__Information supplied__
::::

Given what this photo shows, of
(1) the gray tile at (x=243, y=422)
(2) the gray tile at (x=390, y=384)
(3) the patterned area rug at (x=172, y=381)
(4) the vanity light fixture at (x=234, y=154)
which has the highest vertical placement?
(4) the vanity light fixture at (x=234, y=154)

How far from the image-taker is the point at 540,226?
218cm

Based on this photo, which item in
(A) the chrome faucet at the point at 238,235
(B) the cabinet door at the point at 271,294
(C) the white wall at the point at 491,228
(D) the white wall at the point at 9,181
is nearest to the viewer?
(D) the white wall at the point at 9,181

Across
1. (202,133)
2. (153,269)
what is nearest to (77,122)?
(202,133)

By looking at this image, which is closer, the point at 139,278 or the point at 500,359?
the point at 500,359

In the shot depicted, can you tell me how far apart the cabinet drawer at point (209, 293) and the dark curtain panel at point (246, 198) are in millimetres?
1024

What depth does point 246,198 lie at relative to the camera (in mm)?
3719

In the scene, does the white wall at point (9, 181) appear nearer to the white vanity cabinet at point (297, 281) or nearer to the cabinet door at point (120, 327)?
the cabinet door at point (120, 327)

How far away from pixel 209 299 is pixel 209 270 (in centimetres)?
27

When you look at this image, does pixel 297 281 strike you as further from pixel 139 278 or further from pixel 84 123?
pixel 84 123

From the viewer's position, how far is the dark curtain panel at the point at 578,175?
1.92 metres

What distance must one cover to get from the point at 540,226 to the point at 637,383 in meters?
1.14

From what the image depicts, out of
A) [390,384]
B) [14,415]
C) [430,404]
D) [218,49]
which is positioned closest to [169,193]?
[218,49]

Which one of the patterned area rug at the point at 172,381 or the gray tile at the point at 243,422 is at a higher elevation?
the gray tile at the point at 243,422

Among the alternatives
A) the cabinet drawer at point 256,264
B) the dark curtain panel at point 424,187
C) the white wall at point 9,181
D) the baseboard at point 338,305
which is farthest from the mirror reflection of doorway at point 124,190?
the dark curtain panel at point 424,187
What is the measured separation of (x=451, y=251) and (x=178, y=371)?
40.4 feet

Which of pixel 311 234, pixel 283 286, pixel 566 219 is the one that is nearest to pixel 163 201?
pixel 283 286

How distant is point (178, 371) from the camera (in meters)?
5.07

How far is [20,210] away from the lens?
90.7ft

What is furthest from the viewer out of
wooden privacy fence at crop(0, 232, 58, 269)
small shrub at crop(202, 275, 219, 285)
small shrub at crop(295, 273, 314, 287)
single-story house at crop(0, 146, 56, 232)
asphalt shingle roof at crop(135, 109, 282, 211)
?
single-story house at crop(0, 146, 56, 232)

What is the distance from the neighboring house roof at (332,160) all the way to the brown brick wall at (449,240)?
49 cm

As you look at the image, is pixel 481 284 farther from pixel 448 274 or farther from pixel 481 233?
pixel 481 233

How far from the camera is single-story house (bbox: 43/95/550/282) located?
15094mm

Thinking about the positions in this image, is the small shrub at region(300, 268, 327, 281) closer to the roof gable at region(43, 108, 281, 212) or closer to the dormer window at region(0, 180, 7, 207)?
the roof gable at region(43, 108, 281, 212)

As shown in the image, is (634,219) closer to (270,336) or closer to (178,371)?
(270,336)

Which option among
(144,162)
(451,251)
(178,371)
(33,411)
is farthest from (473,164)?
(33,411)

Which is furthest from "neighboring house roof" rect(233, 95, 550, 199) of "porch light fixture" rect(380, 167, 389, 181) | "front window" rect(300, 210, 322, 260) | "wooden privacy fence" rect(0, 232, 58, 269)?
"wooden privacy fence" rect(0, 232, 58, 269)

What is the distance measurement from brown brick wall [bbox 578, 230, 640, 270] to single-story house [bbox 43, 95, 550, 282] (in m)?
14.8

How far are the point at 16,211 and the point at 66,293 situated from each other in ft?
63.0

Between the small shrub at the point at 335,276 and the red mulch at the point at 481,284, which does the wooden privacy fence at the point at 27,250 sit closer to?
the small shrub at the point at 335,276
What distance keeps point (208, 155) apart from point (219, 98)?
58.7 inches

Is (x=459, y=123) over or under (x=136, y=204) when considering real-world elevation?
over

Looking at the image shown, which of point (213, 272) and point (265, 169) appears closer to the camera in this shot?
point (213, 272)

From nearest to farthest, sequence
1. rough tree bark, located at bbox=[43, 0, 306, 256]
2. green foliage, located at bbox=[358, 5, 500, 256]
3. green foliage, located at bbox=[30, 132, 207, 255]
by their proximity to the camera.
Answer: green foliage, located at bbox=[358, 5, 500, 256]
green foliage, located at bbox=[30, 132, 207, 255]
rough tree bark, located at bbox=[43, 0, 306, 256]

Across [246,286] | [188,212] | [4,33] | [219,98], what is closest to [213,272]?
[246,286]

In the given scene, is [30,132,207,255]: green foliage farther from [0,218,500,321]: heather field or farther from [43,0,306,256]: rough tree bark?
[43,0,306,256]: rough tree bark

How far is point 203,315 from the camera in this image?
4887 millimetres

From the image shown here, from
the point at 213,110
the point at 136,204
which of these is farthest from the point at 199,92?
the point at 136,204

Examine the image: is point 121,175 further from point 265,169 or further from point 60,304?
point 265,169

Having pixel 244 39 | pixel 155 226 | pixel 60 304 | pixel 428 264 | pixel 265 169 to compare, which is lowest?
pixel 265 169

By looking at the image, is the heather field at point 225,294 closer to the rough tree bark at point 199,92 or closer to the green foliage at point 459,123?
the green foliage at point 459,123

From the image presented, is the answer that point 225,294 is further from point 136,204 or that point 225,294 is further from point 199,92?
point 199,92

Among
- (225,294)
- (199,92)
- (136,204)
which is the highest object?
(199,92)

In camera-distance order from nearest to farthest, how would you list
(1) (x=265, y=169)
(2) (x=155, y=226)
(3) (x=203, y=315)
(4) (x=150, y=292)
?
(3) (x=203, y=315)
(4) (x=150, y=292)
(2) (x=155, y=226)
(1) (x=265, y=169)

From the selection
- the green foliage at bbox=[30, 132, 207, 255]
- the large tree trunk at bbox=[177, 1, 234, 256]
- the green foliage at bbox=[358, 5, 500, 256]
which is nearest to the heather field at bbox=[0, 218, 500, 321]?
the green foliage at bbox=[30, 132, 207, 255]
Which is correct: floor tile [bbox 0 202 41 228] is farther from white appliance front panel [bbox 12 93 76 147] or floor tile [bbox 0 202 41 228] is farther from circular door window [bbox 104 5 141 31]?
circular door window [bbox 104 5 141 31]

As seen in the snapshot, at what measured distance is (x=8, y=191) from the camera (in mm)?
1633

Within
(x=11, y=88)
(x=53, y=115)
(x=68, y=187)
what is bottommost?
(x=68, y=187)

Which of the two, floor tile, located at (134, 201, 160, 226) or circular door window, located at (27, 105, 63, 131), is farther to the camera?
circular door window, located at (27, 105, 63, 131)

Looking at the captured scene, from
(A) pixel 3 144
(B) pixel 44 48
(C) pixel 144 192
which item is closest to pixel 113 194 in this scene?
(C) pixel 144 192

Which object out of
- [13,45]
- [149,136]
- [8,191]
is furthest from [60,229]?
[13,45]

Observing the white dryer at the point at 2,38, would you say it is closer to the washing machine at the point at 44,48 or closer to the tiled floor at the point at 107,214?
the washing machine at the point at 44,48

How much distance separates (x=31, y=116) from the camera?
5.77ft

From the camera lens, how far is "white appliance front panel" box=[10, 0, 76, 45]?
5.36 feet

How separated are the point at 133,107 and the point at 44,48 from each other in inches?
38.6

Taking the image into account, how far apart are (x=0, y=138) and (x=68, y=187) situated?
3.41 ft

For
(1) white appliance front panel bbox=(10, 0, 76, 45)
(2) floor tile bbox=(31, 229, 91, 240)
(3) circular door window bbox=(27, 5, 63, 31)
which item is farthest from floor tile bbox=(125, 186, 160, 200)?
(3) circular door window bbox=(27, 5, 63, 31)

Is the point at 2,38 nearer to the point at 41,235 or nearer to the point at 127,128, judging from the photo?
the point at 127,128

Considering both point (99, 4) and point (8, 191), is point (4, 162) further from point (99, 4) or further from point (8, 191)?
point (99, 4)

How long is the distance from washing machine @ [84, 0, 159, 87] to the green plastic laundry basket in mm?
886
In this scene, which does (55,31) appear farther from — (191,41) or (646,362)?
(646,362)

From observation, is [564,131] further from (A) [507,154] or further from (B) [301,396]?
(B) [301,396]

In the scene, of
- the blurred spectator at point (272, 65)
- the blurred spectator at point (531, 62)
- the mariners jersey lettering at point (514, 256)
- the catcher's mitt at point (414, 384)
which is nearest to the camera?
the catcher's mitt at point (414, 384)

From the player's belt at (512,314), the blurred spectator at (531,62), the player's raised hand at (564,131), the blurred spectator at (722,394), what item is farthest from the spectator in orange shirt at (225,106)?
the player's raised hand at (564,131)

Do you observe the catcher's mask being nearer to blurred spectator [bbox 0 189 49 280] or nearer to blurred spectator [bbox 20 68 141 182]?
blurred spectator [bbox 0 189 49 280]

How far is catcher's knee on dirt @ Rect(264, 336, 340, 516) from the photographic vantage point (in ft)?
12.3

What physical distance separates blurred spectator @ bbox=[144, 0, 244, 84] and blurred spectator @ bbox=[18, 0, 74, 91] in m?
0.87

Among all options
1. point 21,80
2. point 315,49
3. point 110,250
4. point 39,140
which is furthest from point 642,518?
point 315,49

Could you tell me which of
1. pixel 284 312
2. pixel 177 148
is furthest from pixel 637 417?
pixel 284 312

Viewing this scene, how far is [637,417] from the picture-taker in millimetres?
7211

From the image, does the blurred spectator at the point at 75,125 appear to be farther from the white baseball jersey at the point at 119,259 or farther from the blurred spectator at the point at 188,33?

::::

__Do this__
Turn the lines from the one with "What physical distance" up to and including the last line into a Markdown table with the columns Row and Line, leaving out blank lines.

__Response to the exercise__
| Row | Line |
|---|---|
| 1 | What physical distance separates blurred spectator @ bbox=[144, 0, 244, 84] and blurred spectator @ bbox=[18, 0, 74, 91] in m? |
| 2 | 0.87 |
| 3 | Among all options |
| 4 | 1. point 21,80 |
| 5 | 2. point 315,49 |
| 6 | 3. point 110,250 |
| 7 | 4. point 39,140 |
| 8 | which is furthest from point 642,518? |
| 9 | point 315,49 |
| 10 | Could you tell me which of |
| 11 | 1. pixel 284 312 |
| 12 | 2. pixel 177 148 |
| 13 | is furthest from pixel 637 417? |
| 14 | pixel 284 312 |
| 15 | Viewing this scene, how far is [637,417] from the picture-taker in millimetres? |
| 16 | 7211 |
| 17 | From the image, does the blurred spectator at the point at 75,125 appear to be farther from the white baseball jersey at the point at 119,259 or farther from the blurred spectator at the point at 188,33? |